■ **Auszug der Seite**:
===============
Den im Band enthaltenen, von Weiss­ner auf 1966 datierten "Schlampigen Essay über das Schreiben und das verfluchte Leben", dem diese Glaubenssätze entstammen, schlachtete die taz kürzlich für ein "fiktives Interview" aus, um Bukowski, der zu Lebzeiten derlei Gerüchte über seine innere Gesinnung zu dementieren pflegte, postum nach seiner antikapitalistischen Einstellung befragen zu können.

Daß in einem solchen Dasein, das niemandem schadet, nur der eigenen Leber, und erst recht niemandem nützt, nicht nur mehr Poesie, sondern womöglich auch mehr Würde zu finden ist als im lückenlosen Lebenslauf des Karrieristen, zählt zu den bestgehüteten Geheimnissen der Erwerbsgesellschaft.

Natürlich wußte er um die Nachteile seines Verzichts auf ein geregeltes Berufsleben: Bukowski war schließlich kein Romantiker, jedenfalls war er ein Romantiker von anderem Kaliber, einer, der Dreck nicht zu Sternenstaub verklärte, sondern sich voller Wonne und Ekel darin suhlte - und sich ob des materiellen Erfolgs, der ihm später dann doch noch beschieden war, gewiß nicht grämte.
===============
Räumliche Fragen zu Szenen:
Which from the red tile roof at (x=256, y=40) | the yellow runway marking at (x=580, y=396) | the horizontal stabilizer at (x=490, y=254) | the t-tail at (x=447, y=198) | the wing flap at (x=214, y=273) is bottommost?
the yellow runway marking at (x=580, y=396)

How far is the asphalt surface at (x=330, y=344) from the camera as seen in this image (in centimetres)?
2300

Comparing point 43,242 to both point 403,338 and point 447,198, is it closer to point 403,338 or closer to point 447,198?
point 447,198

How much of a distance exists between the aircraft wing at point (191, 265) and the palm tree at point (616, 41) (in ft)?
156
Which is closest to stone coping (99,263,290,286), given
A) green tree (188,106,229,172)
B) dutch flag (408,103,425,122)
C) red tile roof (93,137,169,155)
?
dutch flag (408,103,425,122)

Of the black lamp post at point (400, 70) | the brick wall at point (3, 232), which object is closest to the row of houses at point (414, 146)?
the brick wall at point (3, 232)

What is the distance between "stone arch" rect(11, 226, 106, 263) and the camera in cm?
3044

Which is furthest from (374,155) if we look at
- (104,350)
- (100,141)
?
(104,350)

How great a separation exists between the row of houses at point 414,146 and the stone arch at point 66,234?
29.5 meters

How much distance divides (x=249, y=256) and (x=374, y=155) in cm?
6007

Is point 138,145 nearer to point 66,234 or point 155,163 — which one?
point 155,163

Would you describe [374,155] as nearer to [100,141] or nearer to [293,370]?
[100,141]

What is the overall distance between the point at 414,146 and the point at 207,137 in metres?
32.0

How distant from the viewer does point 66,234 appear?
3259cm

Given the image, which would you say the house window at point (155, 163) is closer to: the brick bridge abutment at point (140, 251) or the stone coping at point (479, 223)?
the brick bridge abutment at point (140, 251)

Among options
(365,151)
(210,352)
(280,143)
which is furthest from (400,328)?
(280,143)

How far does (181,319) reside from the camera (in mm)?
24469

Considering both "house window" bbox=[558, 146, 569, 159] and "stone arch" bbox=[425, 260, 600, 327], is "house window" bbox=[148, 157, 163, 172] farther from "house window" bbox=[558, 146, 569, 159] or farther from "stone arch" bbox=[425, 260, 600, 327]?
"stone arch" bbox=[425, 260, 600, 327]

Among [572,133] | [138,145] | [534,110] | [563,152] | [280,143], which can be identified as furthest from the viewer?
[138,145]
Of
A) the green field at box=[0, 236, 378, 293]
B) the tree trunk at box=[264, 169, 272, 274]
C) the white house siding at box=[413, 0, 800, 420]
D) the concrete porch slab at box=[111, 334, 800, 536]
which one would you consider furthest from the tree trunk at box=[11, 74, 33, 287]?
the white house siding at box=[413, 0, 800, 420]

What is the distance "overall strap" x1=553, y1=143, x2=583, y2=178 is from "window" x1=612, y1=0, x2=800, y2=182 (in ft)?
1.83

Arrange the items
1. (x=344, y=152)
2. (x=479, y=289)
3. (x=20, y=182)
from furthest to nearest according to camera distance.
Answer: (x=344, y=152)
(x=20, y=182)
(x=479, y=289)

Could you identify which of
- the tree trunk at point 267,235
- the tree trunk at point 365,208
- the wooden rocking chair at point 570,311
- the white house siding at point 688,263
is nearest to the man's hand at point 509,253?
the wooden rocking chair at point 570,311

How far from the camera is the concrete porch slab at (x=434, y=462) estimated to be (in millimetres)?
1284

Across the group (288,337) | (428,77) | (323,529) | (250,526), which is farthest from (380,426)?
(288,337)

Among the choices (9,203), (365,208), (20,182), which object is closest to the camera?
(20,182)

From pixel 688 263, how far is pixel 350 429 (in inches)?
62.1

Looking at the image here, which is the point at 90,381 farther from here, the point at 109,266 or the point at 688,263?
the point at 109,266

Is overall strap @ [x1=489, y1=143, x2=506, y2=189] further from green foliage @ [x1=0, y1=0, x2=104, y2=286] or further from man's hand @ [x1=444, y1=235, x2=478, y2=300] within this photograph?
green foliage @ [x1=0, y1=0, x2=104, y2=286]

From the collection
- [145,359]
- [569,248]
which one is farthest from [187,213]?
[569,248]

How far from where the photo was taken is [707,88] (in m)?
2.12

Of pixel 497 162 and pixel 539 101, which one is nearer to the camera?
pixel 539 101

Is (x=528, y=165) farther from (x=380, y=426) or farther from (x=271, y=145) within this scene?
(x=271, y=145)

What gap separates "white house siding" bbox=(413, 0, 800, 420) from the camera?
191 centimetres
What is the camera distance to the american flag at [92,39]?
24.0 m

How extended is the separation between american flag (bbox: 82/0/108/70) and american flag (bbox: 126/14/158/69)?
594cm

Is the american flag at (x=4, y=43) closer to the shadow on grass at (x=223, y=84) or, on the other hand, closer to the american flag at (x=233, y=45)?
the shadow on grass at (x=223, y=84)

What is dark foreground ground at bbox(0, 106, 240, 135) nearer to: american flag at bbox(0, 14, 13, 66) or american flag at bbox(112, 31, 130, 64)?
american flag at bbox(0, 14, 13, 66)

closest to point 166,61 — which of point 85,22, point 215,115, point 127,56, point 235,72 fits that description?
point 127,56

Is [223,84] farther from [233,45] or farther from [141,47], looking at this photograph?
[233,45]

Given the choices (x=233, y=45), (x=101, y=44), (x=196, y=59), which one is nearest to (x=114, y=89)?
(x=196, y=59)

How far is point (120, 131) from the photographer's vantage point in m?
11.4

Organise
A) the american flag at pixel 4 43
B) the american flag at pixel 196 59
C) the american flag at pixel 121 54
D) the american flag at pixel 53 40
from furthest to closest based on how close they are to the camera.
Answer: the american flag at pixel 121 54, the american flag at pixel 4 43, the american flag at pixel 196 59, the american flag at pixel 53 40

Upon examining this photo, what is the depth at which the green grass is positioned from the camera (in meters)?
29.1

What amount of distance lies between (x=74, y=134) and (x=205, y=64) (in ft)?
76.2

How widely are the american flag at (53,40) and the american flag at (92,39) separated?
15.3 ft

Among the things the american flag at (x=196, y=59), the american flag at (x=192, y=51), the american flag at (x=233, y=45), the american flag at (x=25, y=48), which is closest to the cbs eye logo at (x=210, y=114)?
===============
■ **Schriftliche Aufgaben**:
(1) Übertrage die Zeilen der Datensätze von der Zeile mit „What is the camera“ bis zum Ende der Datensätze, beide Enden eingeschlossen, in eine nummerierte Liste und lass die Leerzeilen weg.
(2) Schreib den Text über Bukowski nach seinem letzten Satz weiter.
Der Text über Bukowski und die Datensätze stammen aus verschiedenen Quellen.

■ **Antworten je Aufgabe**:
(1)
1. What is the camera distance to the american flag at [92,39]?
2. 24.0 m
3. How extended is the separation between american flag (bbox: 82/0/108/70) and american flag (bbox: 126/14/158/69)?
4. 594cm
5. Is the american flag at (x=4, y=43) closer to the shadow on grass at (x=223, y=84) or, on the other hand, closer to the american flag at (x=233, y=45)?
6. the shadow on grass at (x=223, y=84)
7. What is dark foreground ground at bbox(0, 106, 240, 135) nearer to: american flag at bbox(0, 14, 13, 66) or american flag at bbox(112, 31, 130, 64)?
8. american flag at bbox(0, 14, 13, 66)
9. closest to point 166,61 — which of point 85,22, point 215,115, point 127,56, point 235,72 fits that description?
10. point 127,56
11. Is [223,84] farther from [233,45] or farther from [141,47], looking at this photograph?
12. [233,45]
13. Given the choices (x=233, y=45), (x=101, y=44), (x=196, y=59), which one is nearest to (x=114, y=89)?
14. (x=196, y=59)
15. How far is point (120, 131) from the photographer's vantage point in m?
16. 11.4
17. Organise
18. A) the american flag at pixel 4 43
19. B) the american flag at pixel 196 59
20. C) the american flag at pixel 121 54
21. D) the american flag at pixel 53 40
22. from furthest to closest based on how close they are to the camera.
23. Answer: the american flag at pixel 121 54, the american flag at pixel 4 43, the american flag at pixel 196 59, the american flag at pixel 53 40
24. Upon examining this photo, what is the depth at which the green grass is positioned from the camera (in meters)?
25. 29.1
26. What amount of distance lies between (x=74, y=134) and (x=205, y=64) (in ft)?
27. 76.2
28. How widely are the american flag at (53,40) and the american flag at (92,39) separated?
29. 15.3 ft
30. Among the things the american flag at (x=196, y=59), the american flag at (x=192, y=51), the american flag at (x=233, y=45), the american flag at (x=25, y=48), which is closest to the cbs eye logo at (x=210, y=114)?

(2)
Ehe Bukowski in den Ruch eines politischen Schriftstellers gerät, lese man seine lyrische Prosa und prosaische Lyrik als Ausbrüche eines bockigen Querlebers, die mal Irritation, mal Belustigung, mal Nachdenklichkeit auslösen, aber selten tote Druckerschwärze bleiben. Genau wie bei einem richtigen Dichter.

Charles Bukowski: "Hello, it's good to be back!" Lesung in der Hamburger Markthalle am 18. Mai 1978, Zweitausendeins 2008, CD, ca. 47 Minuten Laufzeit, 11,90 Euro

Charles Bukowski: Letzte Meldungen. Neue Gedichte, herausgegeben und übersetzt von Carl Weissner, Zweitausendeins 2008, Steifbroschur, 284 Seiten, 14,90 Euro

Foto: Charles Bukowski genießt reichlich deutschen Weißwein während seiner Lesung in der Hamburger Markthalle am 18. Mai 1978: "Sie standen Schulter an Schulter, Arsch an Arsch"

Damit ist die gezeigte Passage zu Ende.